Homework III
Due Thursday, November 15
Note the semi-open ended nature of the questions. This is a warmup to
the Term Project in that sense.
Please make sure you are using Version 1.0.4 of rectools.
Problem A
This problem will involve the
Czech dating agency data:
- Whose ratings are more predictable, men's or women's? Do an
empirical investigation.
- Separate the data into male and female user subsets.
- Place your code in a file ProbA.R and your analysis in
ProbA.tex. As usual, submit those files plus your .pdf,
as well as figure files if any.
Problem B
Let Ni denote the number of ratings by User i.

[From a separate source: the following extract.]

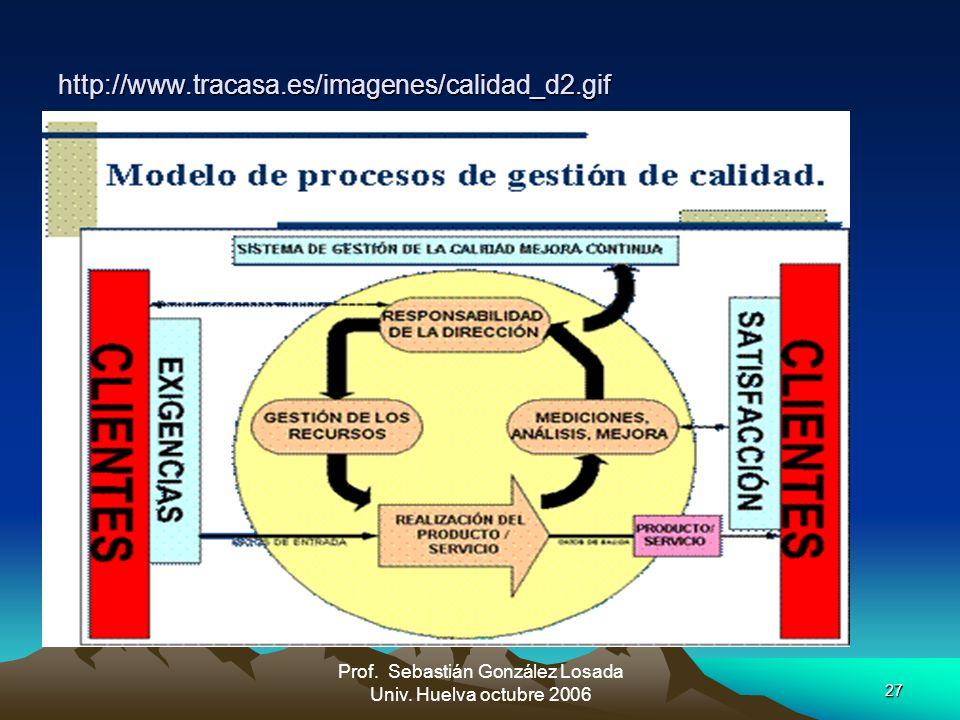 Prof. Sebastián González Losada Univ. Huelva octubre 2006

Typically in RS applications, covariates may not help prediction if most
Ni are reasonably large; in such a situation, the user's
ratings will tell us all we need to know about the person, so that the
covariates become superfluous.
However, the covariates may help in predicting the cases with small
Ni. In this problem you will investigate this.
- Use the InstEval data. This is a good testbed, as it has a lot of
small Ni. The covariates are then the material in columsn 4
through 19.
- Use kNN, with k set to a value you found to work well in Homework I.
- Separate all users having Ni less than or equal to some
threshold m. Train the model (i.e. run formUserData()) on the
rest of the data, then predict this small-Ni set, using MAPE
as the accuracy criterion. Do this both with and without covariates.
- As a check: I found that covariates gave a substantial improvement
in the case m = 5, using k = 5.
- Place your code in a file ProbB.R and your analysis in
ProbB.tex. As usual, submit those files plus your .pdf,
as well as figure files if any.